The author proposes a post-materialism society and presents several policy options to improve quality of lives. The book suggests creating a society focusing on relationship, such as creation of ‘relationship-rich cities’ where residents can walk around or use bicycles and public transport by limiting entry of vehicles. Those cities have playgrounds, parks, sport facilities, sidewalks besides river, sea, or lake rather than shopping malls which promotes a consumer society. It also proposes a change in educational system and school curriculum to increase time to spend outside of school, more focus on creativity, critical thinking, and innovation than ‘results-orientation for cognitive knowledge.’ In this era, countries which succeed to transform its educational system will gain a comparative advantage.

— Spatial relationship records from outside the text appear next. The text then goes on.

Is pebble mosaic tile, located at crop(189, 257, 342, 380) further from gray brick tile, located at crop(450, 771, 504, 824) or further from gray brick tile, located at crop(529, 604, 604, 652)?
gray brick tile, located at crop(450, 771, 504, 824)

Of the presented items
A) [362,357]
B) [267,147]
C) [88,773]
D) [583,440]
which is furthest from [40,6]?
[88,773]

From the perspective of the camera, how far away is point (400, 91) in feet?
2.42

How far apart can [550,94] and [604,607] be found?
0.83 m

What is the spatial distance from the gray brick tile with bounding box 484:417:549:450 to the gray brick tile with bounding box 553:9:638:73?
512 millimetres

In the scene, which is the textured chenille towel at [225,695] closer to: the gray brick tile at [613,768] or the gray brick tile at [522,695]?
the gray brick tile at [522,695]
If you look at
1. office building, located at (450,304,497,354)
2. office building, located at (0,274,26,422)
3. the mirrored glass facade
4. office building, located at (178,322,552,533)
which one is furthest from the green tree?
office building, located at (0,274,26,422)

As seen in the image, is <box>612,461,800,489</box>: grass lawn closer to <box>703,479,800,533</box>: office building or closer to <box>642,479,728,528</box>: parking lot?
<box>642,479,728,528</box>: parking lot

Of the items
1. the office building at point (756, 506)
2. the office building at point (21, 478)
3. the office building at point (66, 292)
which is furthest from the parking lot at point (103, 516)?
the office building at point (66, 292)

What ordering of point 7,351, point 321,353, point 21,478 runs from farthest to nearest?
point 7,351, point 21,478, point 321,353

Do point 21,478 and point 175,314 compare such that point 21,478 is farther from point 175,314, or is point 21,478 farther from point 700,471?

It also talks about the importance of reducing advertisement, especially banning ads for children, as it is one of the main causes of wide spread of materialism. The book calls for a change in democracy by restricting political parties’ access to mass media and reduce political parties’ expenditures so that dependency of politicians on large corporations will be reduced. It also proposes a change the way we work – it should be less stressful and more meaningful, and it should create better personal and social
relationships. The book provides real-life examples from all over the world but importantly notes that we have not yet seen a comprehensive, holistic change at a country-level.
More ideas and books
In Pakistan, I recall Nadeem ul Haque’s book “Looking back: How Pakistan became an Asia Tiger by 2050” had a section on cities, in which he recommended very similar things as Bartolini. In UK, Tim Jackson wrote “Prosperity without Growth” which I recently obtained a copy and am looking forward to reading it. In Japan, there are two authors whose books I enjoyed reading in the past 4-5 years: Ryo Yamazaki, Community Designer and Yoshinori Hiroi, Professor of Kyoto University discussing sustainable welfare society.
The original Italian version of this “Manifesto for Happiness” was published in 2010, and its Japanese version was published in July 2018 and noted that an English version with latest analysis and a focus on American readers is under preparation. As of Sept 2019, the English version does not seem to be available yet.